==== Выбранный текст

Оправдание зверя

Появилось целое поколение (а может, уже не одно), воспитанное на литературе эскапизма, то бишь ухода от действительности в вымышленный мир...
«...И тогда Темный Эльф создал прямо в стене ее квартиры Портал в свой замок». Это не бред, это фраза из очередного фанфика, написанием коих занимается невообразимое количество людей. И не обязательно малоинтеллектуальных. Появилось целое поколение (а может, уже не одно), воспитанное на литературе эскапизма, то бишь ухода от действительности в вымышленный мир. Впрочем, этот уход — не вотчина «толкиенистов». Человек достаточно изобретателен в создании «острова внутренней свободы». Подойдет все: от парашютного спорта до флористики. «Эскапизм возникает не от ужасов жизни, а от ее скуки», как высказался один из современных литературоведов.

Писатели разных эпох пытались понять психологию людей, совершающих, казалось бы, необъяснимые скверные поступки. У Александра Грина есть странный рассказ о человеке, который ушел с собственной свадьбы от горячо любимой невесты. Просто так. От избытка счастья. Ввязался в подозрительную компанию, а потом не смог вернуться — так и прожил жизнь изгнанником без имени. Герой рассказа Леонида Андреева (рафинированный, нежно влюбленный юноша), когда шайка люмпенов изнасиловала его подругу, первое, что сделал, — сам бросился насиловать ее: «зверь проснулся». Персонаж «Драмы на охоте» Чехова убивает любимую женщину и «вешает» убийство на ее мужа. Герой рассказа Михася Зарецкого «Ой, ляцелi гусi» отказывается навещать умирающую любящую его жену: тягостно, скучно — умерла бы поскорее. Да и любовнице, тонкой, тоже любящей его женщине, не дает надежды на долгие отношения, мучает. В конце концов бросает обеих и с огромным облегчением уезжает куда глаза глядят...

Негодяи? Черствые души?

Но почему–то в каждом из рассказов главный герой не вызывает презрения. Почему–то авторы со всей силой таланта выписывают его психологический портрет — и за его чудовищными поступками открывается бездна, в которую время от времени заглядывает каждый из нас.

Забавно читать рецензии на фильм «Нябачаны край», снятый по рассказу Зарецкого «Ой, ляцелi гусi» режиссером Виктором Аслюком. Фильм очень талантливый, очень белорусский, очень точно передающий психологические оттенки... А рецензенты в основном увидели историю любовного треугольника, даже, скорее, квадрата: умирающая нелюбимая жена Стася — любимая любовница Татьяна — эгоистический муж Адам — его добрый и ласковый друг Сергей, спасающий обеих женщин душевным теплом и встречающий черную неблагодарность друга.

========

Письменное задание: Согласуются ли с текстом об эскапизме утверждения (а), (б) и (в)? Ответьте «да» или «нет» на каждое и приведите дословно решающие слова текста: (а) герой рассказа Грина ушел со свадьбы без особой причины, от избытка счастья; (б) фильм «Нябачаны край» снят по рассказу Леонида Андреева; (в) в приведенном высказывании литературоведа эскапизм объясняется ужасами жизни. Ниже размещен отдельный материал, к тексту об эскапизме он не относится.

==== Представленные сведения

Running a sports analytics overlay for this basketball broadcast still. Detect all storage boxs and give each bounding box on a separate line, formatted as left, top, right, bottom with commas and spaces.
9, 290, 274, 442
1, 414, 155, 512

========

Ответ на задание:
(а) Да: «который ушел с собственной свадьбы от горячо любимой невесты. Просто так. От избытка счастья».
(б) Нет: «снятый по рассказу Зарецкого «Ой, ляцелi гусi» режиссером Виктором Аслюком».
(в) Нет: «Эскапизм возникает не от ужасов жизни, а от ее скуки».